◆ EXERCISE PROMPT:
The output must reproduce each line of the data word for word.
-------------------------
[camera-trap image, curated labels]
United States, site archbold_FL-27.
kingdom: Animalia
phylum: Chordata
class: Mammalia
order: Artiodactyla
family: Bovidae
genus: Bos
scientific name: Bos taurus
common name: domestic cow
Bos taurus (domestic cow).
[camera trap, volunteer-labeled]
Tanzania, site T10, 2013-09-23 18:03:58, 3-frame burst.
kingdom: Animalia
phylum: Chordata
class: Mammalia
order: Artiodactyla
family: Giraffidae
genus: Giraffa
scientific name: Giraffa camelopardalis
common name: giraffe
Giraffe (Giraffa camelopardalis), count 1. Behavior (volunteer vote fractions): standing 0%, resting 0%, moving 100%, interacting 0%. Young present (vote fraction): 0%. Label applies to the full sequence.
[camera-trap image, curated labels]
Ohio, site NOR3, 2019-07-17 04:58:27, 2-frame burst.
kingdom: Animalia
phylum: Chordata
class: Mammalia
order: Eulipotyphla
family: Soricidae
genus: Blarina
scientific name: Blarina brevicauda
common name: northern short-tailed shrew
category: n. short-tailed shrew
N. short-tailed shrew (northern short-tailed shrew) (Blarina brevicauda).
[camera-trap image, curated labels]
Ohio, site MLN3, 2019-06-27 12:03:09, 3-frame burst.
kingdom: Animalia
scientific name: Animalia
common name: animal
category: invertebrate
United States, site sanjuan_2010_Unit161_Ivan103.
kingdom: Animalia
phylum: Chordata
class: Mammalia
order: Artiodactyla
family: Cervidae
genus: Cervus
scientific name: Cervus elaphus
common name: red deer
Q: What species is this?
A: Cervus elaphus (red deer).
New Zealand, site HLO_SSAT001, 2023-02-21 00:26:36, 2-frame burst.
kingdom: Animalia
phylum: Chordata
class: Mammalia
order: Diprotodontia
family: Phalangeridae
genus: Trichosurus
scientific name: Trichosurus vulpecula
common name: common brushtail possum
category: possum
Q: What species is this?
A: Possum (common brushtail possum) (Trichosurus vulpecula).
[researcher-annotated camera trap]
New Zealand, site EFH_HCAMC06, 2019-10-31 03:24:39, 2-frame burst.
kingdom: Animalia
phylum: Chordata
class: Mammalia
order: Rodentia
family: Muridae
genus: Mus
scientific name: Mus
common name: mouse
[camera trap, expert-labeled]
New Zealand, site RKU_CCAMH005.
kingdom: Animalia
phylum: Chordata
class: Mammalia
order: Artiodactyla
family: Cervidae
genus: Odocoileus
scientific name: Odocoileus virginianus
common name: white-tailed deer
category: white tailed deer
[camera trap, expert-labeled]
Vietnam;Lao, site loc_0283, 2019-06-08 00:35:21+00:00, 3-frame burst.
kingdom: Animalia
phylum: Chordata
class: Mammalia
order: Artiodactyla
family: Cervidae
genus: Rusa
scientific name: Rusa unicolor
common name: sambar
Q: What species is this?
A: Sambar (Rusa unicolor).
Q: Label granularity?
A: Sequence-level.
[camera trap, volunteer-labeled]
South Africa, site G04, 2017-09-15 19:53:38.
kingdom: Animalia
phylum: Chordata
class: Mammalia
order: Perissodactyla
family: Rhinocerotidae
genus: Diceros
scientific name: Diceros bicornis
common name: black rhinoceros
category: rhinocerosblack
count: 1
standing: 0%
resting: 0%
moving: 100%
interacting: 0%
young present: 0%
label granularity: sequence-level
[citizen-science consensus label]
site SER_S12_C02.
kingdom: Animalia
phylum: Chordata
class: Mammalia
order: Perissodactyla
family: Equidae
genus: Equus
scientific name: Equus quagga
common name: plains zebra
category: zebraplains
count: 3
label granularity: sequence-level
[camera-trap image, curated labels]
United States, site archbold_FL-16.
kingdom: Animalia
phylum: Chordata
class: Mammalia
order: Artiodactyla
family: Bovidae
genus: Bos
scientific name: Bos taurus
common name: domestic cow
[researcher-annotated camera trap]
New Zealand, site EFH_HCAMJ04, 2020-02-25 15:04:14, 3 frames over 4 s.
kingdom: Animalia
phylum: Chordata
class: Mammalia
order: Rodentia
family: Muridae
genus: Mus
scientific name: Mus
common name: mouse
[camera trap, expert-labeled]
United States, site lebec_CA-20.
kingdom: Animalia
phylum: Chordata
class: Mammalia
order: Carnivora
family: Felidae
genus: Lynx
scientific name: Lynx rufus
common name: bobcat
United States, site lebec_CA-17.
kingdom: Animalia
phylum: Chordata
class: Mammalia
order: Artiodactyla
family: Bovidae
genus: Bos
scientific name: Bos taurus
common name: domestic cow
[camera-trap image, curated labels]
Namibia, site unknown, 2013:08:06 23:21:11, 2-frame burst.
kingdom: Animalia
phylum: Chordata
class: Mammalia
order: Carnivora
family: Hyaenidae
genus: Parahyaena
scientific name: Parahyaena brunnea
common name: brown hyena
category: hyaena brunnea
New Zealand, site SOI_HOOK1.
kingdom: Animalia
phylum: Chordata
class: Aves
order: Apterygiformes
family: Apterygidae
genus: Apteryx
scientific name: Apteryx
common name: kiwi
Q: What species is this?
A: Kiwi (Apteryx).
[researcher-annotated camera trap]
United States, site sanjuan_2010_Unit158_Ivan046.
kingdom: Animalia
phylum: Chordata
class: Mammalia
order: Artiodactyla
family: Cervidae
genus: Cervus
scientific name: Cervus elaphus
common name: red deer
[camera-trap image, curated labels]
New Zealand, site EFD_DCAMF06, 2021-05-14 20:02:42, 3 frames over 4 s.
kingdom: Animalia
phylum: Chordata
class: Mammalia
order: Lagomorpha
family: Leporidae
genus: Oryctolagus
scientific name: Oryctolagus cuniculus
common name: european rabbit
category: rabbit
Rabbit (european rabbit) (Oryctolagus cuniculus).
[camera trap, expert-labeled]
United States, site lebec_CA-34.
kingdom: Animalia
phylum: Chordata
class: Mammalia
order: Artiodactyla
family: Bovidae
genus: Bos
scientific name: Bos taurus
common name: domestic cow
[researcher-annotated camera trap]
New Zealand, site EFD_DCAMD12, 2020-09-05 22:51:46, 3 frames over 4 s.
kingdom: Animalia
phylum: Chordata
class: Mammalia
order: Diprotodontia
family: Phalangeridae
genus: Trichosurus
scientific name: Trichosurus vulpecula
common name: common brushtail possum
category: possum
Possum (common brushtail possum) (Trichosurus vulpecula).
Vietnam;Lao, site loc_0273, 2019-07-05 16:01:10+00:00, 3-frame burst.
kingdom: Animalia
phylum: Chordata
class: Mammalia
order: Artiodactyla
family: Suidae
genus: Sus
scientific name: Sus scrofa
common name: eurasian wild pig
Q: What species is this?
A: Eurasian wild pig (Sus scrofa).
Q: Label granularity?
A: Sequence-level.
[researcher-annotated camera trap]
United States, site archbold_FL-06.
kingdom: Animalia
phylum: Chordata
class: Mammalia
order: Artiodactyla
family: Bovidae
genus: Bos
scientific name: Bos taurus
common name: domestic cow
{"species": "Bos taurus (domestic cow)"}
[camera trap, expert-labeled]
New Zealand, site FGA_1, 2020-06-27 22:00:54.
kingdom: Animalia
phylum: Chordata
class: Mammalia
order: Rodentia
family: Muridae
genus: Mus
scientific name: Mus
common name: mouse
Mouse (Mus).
-------------------------
◆ FINISHED EXERCISE:
[camera-trap image, curated labels]
United States, site archbold_FL-27.
kingdom: Animalia
phylum: Chordata
class: Mammalia
order: Artiodactyla
family: Bovidae
genus: Bos
scientific name: Bos taurus
common name: domestic cow
Bos taurus (domestic cow).
[camera trap, volunteer-labeled]
Tanzania, site T10, 2013-09-23 18:03:58, 3-frame burst.
kingdom: Animalia
phylum: Chordata
class: Mammalia
order: Artiodactyla
family: Giraffidae
genus: Giraffa
scientific name: Giraffa camelopardalis
common name: giraffe
Giraffe (Giraffa camelopardalis), count 1. Behavior (volunteer vote fractions): standing 0%, resting 0%, moving 100%, interacting 0%. Young present (vote fraction): 0%. Label applies to the full sequence.
[camera-trap image, curated labels]
Ohio, site NOR3, 2019-07-17 04:58:27, 2-frame burst.
kingdom: Animalia
phylum: Chordata
class: Mammalia
order: Eulipotyphla
family: Soricidae
genus: Blarina
scientific name: Blarina brevicauda
common name: northern short-tailed shrew
category: n. short-tailed shrew
N. short-tailed shrew (northern short-tailed shrew) (Blarina brevicauda).
[camera-trap image, curated labels]
Ohio, site MLN3, 2019-06-27 12:03:09, 3-frame burst.
kingdom: Animalia
scientific name: Animalia
common name: animal
category: invertebrate
United States, site sanjuan_2010_Unit161_Ivan103.
kingdom: Animalia
phylum: Chordata
class: Mammalia
order: Artiodactyla
family: Cervidae
genus: Cervus
scientific name: Cervus elaphus
common name: red deer
Q: What species is this?
A: Cervus elaphus (red deer).
New Zealand, site HLO_SSAT001, 2023-02-21 00:26:36, 2-frame burst.
kingdom: Animalia
phylum: Chordata
class: Mammalia
order: Diprotodontia
family: Phalangeridae
genus: Trichosurus
scientific name: Trichosurus vulpecula
common name: common brushtail possum
category: possum
Q: What species is this?
A: Possum (common brushtail possum) (Trichosurus vulpecula).
[researcher-annotated camera trap]
New Zealand, site EFH_HCAMC06, 2019-10-31 03:24:39, 2-frame burst.
kingdom: Animalia
phylum: Chordata
class: Mammalia
order: Rodentia
family: Muridae
genus: Mus
scientific name: Mus
common name: mouse
[camera trap, expert-labeled]
New Zealand, site RKU_CCAMH005.
kingdom: Animalia
phylum: Chordata
class: Mammalia
order: Artiodactyla
family: Cervidae
genus: Odocoileus
scientific name: Odocoileus virginianus
common name: white-tailed deer
category: white tailed deer
[camera trap, expert-labeled]
Vietnam;Lao, site loc_0283, 2019-06-08 00:35:21+00:00, 3-frame burst.
kingdom: Animalia
phylum: Chordata
class: Mammalia
order: Artiodactyla
family: Cervidae
genus: Rusa
scientific name: Rusa unicolor
common name: sambar
Q: What species is this?
A: Sambar (Rusa unicolor).
Q: Label granularity?
A: Sequence-level.
[camera trap, volunteer-labeled]
South Africa, site G04, 2017-09-15 19:53:38.
kingdom: Animalia
phylum: Chordata
class: Mammalia
order: Perissodactyla
family: Rhinocerotidae
genus: Diceros
scientific name: Diceros bicornis
common name: black rhinoceros
category: rhinocerosblack
count: 1
standing: 0%
resting: 0%
moving: 100%
interacting: 0%
young present: 0%
label granularity: sequence-level
[citizen-science consensus label]
site SER_S12_C02.
kingdom: Animalia
phylum: Chordata
class: Mammalia
order: Perissodactyla
family: Equidae
genus: Equus
scientific name: Equus quagga
common name: plains zebra
category: zebraplains
count: 3
label granularity: sequence-level
[camera-trap image, curated labels]
United States, site archbold_FL-16.
kingdom: Animalia
phylum: Chordata
class: Mammalia
order: Artiodactyla
family: Bovidae
genus: Bos
scientific name: Bos taurus
common name: domestic cow
[researcher-annotated camera trap]
New Zealand, site EFH_HCAMJ04, 2020-02-25 15:04:14, 3 frames over 4 s.
kingdom: Animalia
phylum: Chordata
class: Mammalia
order: Rodentia
family: Muridae
genus: Mus
scientific name: Mus
common name: mouse
[camera trap, expert-labeled]
United States, site lebec_CA-20.
kingdom: Animalia
phylum: Chordata
class: Mammalia
order: Carnivora
family: Felidae
genus: Lynx
scientific name: Lynx rufus
common name: bobcat
United States, site lebec_CA-17.
kingdom: Animalia
phylum: Chordata
class: Mammalia
order: Artiodactyla
family: Bovidae
genus: Bos
scientific name: Bos taurus
common name: domestic cow
[camera-trap image, curated labels]
Namibia, site unknown, 2013:08:06 23:21:11, 2-frame burst.
kingdom: Animalia
phylum: Chordata
class: Mammalia
order: Carnivora
family: Hyaenidae
genus: Parahyaena
scientific name: Parahyaena brunnea
common name: brown hyena
category: hyaena brunnea
New Zealand, site SOI_HOOK1.
kingdom: Animalia
phylum: Chordata
class: Aves
order: Apterygiformes
family: Apterygidae
genus: Apteryx
scientific name: Apteryx
common name: kiwi
Q: What species is this?
A: Kiwi (Apteryx).
[researcher-annotated camera trap]
United States, site sanjuan_2010_Unit158_Ivan046.
kingdom: Animalia
phylum: Chordata
class: Mammalia
order: Artiodactyla
family: Cervidae
genus: Cervus
scientific name: Cervus elaphus
common name: red deer
[camera-trap image, curated labels]
New Zealand, site EFD_DCAMF06, 2021-05-14 20:02:42, 3 frames over 4 s.
kingdom: Animalia
phylum: Chordata
class: Mammalia
order: Lagomorpha
family: Leporidae
genus: Oryctolagus
scientific name: Oryctolagus cuniculus
common name: european rabbit
category: rabbit
Rabbit (european rabbit) (Oryctolagus cuniculus).
[camera trap, expert-labeled]
United States, site lebec_CA-34.
kingdom: Animalia
phylum: Chordata
class: Mammalia
order: Artiodactyla
family: Bovidae
genus: Bos
scientific name: Bos taurus
common name: domestic cow
[researcher-annotated camera trap]
New Zealand, site EFD_DCAMD12, 2020-09-05 22:51:46, 3 frames over 4 s.
kingdom: Animalia
phylum: Chordata
class: Mammalia
order: Diprotodontia
family: Phalangeridae
genus: Trichosurus
scientific name: Trichosurus vulpecula
common name: common brushtail possum
category: possum
Possum (common brushtail possum) (Trichosurus vulpecula).
Vietnam;Lao, site loc_0273, 2019-07-05 16:01:10+00:00, 3-frame burst.
kingdom: Animalia
phylum: Chordata
class: Mammalia
order: Artiodactyla
family: Suidae
genus: Sus
scientific name: Sus scrofa
common name: eurasian wild pig
Q: What species is this?
A: Eurasian wild pig (Sus scrofa).
Q: Label granularity?
A: Sequence-level.
[researcher-annotated camera trap]
United States, site archbold_FL-06.
kingdom: Animalia
phylum: Chordata
class: Mammalia
order: Artiodactyla
family: Bovidae
genus: Bos
scientific name: Bos taurus
common name: domestic cow
{"species": "Bos taurus (domestic cow)"}
[camera trap, expert-labeled]
New Zealand, site FGA_1, 2020-06-27 22:00:54.
kingdom: Animalia
phylum: Chordata
class: Mammalia
order: Rodentia
family: Muridae
genus: Mus
scientific name: Mus
common name: mouse
Mouse (Mus).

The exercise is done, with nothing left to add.